映画の話はチラホラでてくるが、要するに映画の中で隊員の人たちが食べた
料理のレシピ本だ。
映画「かもめ食堂」のフードスタイリングもされた方の手による本。
表紙には、氷上で遊ぶ隊員のたちの様子の上にオーバーラップして
デ~ンと「おにぎり」の写真がある。「かもめ食堂」でも「おにぎり」がでてきた。
この映画はまだ観ていないが、氷に閉ざされた世界の中で、数少ない楽しみのひとつは
食べることなんだろう。
いろんなものを食べたいと思うだろうが、そこはやっぱ、「おにぎり」だろう。
裏表紙には「豚汁」の写真。あ~それもいい。
身も心も凍る極寒の中での作業を終えて、ペコペコのお腹で食堂に入ったとき
おにぎりと豚汁があったら、言うことないでしょ。
遠く離れた日本が無性に恋しくなったりする。
「おにぎり」は日本人のソウルフードなのかもしれない。

そして、「究極の晩ごはん」と命名されたある日のメニューとは…
レンコンの金平、いかのうにあえ、春菊とたけのこの酢みそ和え、ミニトマトときゅうりの
マリネ、刺身、天ぷら、角煮、ぶりの照り焼き、あさりの味噌汁

豪華といえば豪華な献立だが、けっこう普段食べているものばかりだ。
これらを料理人「西村」さんが、食に対して、無頓着になっている隊員たちのために
大皿ではなく小鉢に一品づつ、きれいに盛りつける。
テーブルに所狭しと並んだ料理は、白一色の外の世界から戻ってきた隊員たちの目には
どれほど鮮やかだっただろう。私はそういうことを連想しながら、このページの料理を
眺めていた。

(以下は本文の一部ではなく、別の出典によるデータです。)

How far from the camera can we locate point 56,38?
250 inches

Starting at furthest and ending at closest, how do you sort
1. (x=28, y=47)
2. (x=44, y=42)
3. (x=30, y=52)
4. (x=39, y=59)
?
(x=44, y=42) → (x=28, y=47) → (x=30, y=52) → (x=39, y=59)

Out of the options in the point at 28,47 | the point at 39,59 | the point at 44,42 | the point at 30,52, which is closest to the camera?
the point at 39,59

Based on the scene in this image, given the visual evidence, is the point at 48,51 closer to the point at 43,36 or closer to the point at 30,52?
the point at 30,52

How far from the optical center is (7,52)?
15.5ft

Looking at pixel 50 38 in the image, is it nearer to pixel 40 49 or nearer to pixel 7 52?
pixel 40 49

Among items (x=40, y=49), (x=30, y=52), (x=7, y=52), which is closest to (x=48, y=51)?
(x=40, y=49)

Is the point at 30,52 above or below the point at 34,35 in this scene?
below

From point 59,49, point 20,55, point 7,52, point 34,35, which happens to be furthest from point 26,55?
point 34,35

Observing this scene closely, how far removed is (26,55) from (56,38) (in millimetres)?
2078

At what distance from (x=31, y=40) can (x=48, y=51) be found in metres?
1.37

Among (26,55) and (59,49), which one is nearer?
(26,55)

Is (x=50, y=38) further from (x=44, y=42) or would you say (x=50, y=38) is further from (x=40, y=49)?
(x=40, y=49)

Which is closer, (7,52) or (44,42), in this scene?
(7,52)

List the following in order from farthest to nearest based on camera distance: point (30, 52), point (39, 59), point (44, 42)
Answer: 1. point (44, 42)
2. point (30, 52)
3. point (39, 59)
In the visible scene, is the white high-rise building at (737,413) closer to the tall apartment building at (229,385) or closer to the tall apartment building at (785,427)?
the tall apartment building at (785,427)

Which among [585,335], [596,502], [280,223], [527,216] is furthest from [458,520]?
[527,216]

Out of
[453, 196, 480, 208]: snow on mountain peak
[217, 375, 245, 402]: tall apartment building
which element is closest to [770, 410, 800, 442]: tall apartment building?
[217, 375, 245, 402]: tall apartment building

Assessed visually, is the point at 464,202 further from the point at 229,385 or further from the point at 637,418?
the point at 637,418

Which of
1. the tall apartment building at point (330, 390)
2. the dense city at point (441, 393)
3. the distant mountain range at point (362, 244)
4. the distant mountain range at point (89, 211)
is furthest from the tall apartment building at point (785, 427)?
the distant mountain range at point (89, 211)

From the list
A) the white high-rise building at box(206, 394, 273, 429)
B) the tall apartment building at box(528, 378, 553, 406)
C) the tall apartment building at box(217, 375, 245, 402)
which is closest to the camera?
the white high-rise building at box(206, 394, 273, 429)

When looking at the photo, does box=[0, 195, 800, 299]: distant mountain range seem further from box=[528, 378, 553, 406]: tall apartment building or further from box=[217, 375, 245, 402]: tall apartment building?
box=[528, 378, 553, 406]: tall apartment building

なんとも美しい色だ。その香りにもきっと疲れを忘れて、
食欲をそそれらたことだろう。
食べることや作ることをおろそかにしてはいけないな、とあらためて思った。
食べてくれる人がいる、作ってくれる人がいる。なんて幸せなことだろう。
感謝。感謝。
それから、食材を作ってくれている農家の人や獲ってきてくれる漁師さんたちにも。
感謝。感謝。

それから、それから。
料理人の西村さん。「南極料理人」とPCで打ったら、最初「難局料理人」と出ました。
まさにそういう感じだったのでしょうね。ご苦労様です。
隊員の皆様。どんなお仕事されてるのかほんとのとこよく知らないのですが、大変なことだけは
わかります。どうもご苦労さまです。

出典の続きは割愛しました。